A Novel BERT-based Classifier to Detect Political Leaning of YouTube Videos based on their Titles
Nouar AlDahoul, Talal Rahwan, Yasir Zaki
TL;DR
The study addresses identifying political leaning in YouTube videos using only their titles. It examines Word2Vec, GloVe, and a fine-tuned BERT classifier on a large dataset of 10.2 million titles labeled into six classes (Far Left, Left, Center, Anti-Woke, Right, Far Right),, finding that fine-tuned BERT achieves the highest accuracy of 75% and F1 of 77%. The approach is validated further on thousands of titles from 15 prominent news agency channels, with predictions largely consistent with AllSides ground-truth leanings. Limitations include channel-based labeling and the potential benefits of incorporating transcripts and other platforms in future work.
Abstract
A quarter of US adults regularly get their news from YouTube. Yet, despite the massive political content available on the platform, to date no classifier has been proposed to identify the political leaning of YouTube videos. To fill this gap, we propose a novel classifier based on Bert -- a language model from Google -- to classify YouTube videos merely based on their titles into six categories, namely: Far Left, Left, Center, Anti-Woke, Right, and Far Right.

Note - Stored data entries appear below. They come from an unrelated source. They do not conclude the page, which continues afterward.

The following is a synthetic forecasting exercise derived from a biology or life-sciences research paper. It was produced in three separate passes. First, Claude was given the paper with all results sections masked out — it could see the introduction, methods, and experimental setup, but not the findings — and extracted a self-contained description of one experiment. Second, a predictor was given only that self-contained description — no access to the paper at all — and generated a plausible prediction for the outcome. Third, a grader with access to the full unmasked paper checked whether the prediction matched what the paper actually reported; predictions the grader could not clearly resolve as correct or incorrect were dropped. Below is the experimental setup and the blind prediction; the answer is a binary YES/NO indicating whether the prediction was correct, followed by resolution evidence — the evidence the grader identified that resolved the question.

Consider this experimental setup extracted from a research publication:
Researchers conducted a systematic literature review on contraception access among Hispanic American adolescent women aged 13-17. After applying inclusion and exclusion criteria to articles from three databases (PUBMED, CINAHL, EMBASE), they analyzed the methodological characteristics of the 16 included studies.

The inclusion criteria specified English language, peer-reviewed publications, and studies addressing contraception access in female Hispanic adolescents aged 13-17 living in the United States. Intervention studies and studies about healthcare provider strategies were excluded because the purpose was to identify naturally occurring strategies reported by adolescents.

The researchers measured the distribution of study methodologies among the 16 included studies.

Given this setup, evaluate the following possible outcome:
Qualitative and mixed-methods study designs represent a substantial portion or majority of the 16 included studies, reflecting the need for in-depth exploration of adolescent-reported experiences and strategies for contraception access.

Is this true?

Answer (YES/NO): YES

We used a public dataset of 10 million YouTube video titles (under various categories) to train and validate the proposed classifier. We compare the classifier against several alternatives that we trained on the same dataset, revealing that our classifier achieves the highest accuracy (75%) and the highest F1 score (77%). To further validate the classification performance, we collect videos from YouTube channels of numerous prominent news agencies, such as Fox News and New York Times, which have widely known political leanings, and apply our classifier to their video titles. For the vast majority of cases, the predicted political leaning matches that of the news agency.